Much of the work fell on her 56-year-old son, Carl, of Arlington, Virginia. He had taken an interest in the grandmother he never met - and turned the effort to move her into a personal crusade.
"As I was growing up, there would be a conversation about Mom's mom or I'd see a trunk filled with memorabilia during a spring cleaning," he said. "I remember seeing a medallion she received from the British Expeditionary Force and the gold medal on a chain that she received when she graduated from nursing school."
By June, Carl Husa had all the service records required by Arlington and called his mother with the good news.
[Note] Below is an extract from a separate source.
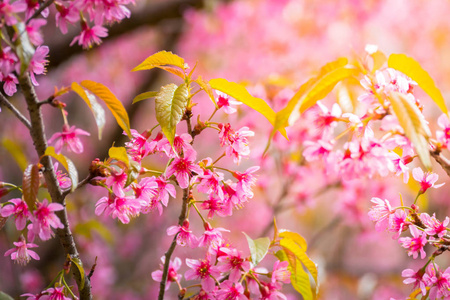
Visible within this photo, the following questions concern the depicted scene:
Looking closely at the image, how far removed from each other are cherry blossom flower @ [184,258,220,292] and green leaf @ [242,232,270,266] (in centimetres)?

"This had become an important issue for my mother," he said. "She wanted to memorialize her mom."
Helen Husa remembered the call and told Carl, "You never met your grandmother, but she's looking down on you and saying, 'How did I ever deserve a grandson like you?' "
Husa said she has arranged a dinner at a "fancy restaurant" after the funeral service. "I know what my mother would say: 'I'll kick your butt for spending that kind of money.' We were poor back in those days. But she's worth it."